For me, the most emotionally evocative work in this exhibition is a short looped film inspired by George Melies, Invisible Mending (2003)  combining live action, animation and old school special effects also viewable on youtube.com/watch?v=hEaQ0h72GNg . I first saw it ten years ago standing in the street on a freezing December day looking at the screen through the plate-glass of Brighton University’s Art building. At the time I was reflecting on the hard graft you need to patch yourself up following a period of personal turmoil and it provided a comforting image of survival. We see Kentridge take torn sheets of drawing paper and miraculously piece it together on his studio wall. He wipes away the scrawls and smudges that obscure the drawing, a full-size self-portrait, admires it, then ambles out of the frame. The drawing then transforms into his real figure that also walks away in the opposite direction. Although we know this is an illusion formed by reversing the film reel we cannot resist the optimistic interpretation that recovery from our self-destructive acts is possible.

Invisible Mending at 90 seconds is easy to miss. The Refusal of Time (2012), is not.
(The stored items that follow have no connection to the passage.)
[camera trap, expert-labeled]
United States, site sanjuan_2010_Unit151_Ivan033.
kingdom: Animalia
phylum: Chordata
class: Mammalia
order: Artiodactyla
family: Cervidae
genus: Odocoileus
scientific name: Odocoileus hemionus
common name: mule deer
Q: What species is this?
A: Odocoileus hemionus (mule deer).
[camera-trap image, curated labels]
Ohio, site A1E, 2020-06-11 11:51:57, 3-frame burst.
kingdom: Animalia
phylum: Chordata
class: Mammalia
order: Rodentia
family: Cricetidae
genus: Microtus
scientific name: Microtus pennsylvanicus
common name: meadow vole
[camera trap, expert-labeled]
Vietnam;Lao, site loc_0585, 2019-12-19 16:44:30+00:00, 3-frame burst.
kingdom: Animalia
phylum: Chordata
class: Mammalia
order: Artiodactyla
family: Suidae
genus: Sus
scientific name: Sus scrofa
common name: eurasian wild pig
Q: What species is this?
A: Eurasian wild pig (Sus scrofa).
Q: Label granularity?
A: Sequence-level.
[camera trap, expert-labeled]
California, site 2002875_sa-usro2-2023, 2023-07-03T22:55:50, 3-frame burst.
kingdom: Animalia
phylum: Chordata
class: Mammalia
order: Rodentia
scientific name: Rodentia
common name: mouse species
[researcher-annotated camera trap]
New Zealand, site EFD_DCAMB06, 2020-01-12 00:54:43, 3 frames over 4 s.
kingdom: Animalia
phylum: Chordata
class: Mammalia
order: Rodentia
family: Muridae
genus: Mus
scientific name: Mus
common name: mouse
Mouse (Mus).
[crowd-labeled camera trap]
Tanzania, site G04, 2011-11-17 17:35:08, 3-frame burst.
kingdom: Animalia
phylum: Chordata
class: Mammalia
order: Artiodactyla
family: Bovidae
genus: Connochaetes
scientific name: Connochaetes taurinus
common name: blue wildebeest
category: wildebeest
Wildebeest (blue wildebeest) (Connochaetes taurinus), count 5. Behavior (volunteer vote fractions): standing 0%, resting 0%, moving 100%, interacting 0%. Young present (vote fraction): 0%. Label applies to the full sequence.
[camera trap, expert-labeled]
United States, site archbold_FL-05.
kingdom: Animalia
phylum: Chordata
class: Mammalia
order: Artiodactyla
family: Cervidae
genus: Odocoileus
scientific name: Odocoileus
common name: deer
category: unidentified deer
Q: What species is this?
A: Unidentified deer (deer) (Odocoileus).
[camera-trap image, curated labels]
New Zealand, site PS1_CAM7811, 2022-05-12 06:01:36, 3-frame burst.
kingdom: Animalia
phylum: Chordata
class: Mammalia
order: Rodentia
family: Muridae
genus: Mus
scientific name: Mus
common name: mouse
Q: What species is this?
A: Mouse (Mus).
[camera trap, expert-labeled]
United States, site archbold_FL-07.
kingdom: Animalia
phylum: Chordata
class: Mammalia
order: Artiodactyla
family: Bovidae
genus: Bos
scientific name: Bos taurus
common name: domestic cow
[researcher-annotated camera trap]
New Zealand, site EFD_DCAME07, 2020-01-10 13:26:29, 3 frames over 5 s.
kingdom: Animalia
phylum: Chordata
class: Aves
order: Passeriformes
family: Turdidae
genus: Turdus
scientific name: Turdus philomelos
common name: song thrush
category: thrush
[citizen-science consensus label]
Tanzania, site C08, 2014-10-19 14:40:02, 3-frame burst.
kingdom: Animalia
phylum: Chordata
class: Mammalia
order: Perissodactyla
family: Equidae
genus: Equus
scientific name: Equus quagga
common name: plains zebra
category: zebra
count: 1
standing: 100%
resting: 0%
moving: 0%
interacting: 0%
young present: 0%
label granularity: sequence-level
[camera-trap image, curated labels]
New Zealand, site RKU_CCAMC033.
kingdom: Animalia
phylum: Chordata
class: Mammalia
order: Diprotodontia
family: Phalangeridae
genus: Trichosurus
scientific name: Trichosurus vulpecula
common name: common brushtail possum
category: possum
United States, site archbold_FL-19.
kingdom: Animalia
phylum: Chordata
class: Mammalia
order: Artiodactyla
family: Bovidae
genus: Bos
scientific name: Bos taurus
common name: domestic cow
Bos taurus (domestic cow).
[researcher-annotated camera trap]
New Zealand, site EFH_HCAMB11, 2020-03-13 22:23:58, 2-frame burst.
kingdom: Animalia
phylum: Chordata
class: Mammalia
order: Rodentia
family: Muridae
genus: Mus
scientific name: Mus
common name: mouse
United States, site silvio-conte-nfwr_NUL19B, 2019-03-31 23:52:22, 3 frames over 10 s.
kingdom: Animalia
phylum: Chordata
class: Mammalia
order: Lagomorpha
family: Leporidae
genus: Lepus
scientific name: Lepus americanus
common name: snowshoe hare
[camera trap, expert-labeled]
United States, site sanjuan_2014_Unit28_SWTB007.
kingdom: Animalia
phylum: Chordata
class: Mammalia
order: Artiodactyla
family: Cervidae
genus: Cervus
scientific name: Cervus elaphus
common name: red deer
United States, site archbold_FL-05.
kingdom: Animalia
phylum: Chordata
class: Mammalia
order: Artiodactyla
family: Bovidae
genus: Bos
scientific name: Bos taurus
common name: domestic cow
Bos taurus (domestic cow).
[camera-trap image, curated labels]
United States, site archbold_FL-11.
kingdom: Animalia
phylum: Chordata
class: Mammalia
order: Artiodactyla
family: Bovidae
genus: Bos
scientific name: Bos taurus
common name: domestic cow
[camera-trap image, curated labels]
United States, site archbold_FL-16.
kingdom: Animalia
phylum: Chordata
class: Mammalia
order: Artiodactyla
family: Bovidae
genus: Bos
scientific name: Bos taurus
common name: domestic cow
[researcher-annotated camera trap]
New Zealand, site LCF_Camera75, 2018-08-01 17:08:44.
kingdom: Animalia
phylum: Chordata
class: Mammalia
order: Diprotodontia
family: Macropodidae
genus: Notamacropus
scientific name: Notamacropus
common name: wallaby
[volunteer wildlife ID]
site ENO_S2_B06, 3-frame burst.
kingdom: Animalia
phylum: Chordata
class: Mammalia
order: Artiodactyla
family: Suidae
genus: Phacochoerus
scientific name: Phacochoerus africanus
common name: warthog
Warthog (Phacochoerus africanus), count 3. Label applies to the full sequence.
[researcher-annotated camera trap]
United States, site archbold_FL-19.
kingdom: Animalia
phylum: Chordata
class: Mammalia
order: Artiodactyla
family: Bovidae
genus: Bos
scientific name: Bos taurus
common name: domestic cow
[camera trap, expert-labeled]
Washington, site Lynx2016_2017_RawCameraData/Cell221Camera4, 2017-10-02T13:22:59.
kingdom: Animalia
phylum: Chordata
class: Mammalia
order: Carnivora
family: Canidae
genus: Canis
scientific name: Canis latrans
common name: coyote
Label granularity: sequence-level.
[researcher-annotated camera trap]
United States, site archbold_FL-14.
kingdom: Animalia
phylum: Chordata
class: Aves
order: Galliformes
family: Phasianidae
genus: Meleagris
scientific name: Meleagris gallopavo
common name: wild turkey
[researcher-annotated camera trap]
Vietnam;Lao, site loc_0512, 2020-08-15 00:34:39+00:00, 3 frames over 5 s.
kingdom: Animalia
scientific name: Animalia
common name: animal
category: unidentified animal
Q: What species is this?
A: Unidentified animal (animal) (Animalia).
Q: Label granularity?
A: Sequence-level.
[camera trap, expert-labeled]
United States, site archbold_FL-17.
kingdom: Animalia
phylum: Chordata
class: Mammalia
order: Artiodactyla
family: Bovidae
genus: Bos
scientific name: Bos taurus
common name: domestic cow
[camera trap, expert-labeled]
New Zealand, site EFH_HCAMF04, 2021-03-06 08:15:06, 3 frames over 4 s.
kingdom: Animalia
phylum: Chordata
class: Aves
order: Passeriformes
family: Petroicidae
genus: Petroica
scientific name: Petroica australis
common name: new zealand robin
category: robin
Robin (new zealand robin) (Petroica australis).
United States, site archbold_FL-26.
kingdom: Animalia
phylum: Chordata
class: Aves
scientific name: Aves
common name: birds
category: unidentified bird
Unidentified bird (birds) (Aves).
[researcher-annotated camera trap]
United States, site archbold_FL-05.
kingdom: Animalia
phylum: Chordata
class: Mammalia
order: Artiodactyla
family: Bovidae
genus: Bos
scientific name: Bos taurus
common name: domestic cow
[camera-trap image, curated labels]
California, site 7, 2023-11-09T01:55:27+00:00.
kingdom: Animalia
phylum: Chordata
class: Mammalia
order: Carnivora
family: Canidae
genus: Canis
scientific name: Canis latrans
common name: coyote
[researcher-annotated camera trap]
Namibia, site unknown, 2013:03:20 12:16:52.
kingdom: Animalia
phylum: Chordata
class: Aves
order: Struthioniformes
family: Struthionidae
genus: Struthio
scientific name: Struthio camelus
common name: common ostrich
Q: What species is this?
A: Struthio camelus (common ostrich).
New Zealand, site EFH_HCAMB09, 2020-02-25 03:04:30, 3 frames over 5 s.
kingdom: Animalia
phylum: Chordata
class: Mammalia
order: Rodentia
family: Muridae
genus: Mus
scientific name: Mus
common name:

It is a compelling thirty minute, six screen installation surrounding the viewer on three sides buzzing with ideas about time and space, infinity, mortality, migration and colonialism. I could not decide whether or not it suffers from an overenthusiastic embrace of too many collaborators including the composer Philip Miller and history of physics academic, Peter Galison. There are some great quotes from cosmologists including the idea that the universe acts an archive of all the images that have ever existed. The sight of the artist walking endlessly around a circuit interrupted at regular intervals by having to hurdle over a padded bench reflects his own expressed reliance on walking as a stimulus to his creativity. It also evokes the idea of an artist measuring out his life in a series of physical challenges much like a migrant. The image of six metronomes gradually losing their synchronicity is a neat metaphor for the relativity of time perception.  Some poignant sequences of a mournful procession of cutout figures look to be outtakes from his simpler and more emotionally engaging multi screen More Sweetly Play the Dance shown at Marion Goodman gallery in July 2015.

This ambitious layered work, overwhelming in its scope and ambition, reminds me of the Graham Swift novels Ever After and Waterland which present a rich tapestry of so many associations that it is difficult to detect an overarching theme that is given its full attention. I can admire them without being emotionally engaged by them. Less is usually more but sometimes intellectually curious artists  cannot resist the temptation to give their scattergun enthusiasm  full rein.

Kentridge is one of my top five MI artists and I hope this exhibition will raise his profile to the level he deserves. Not all of his best work is here so a comprehensive retrospective is surely due.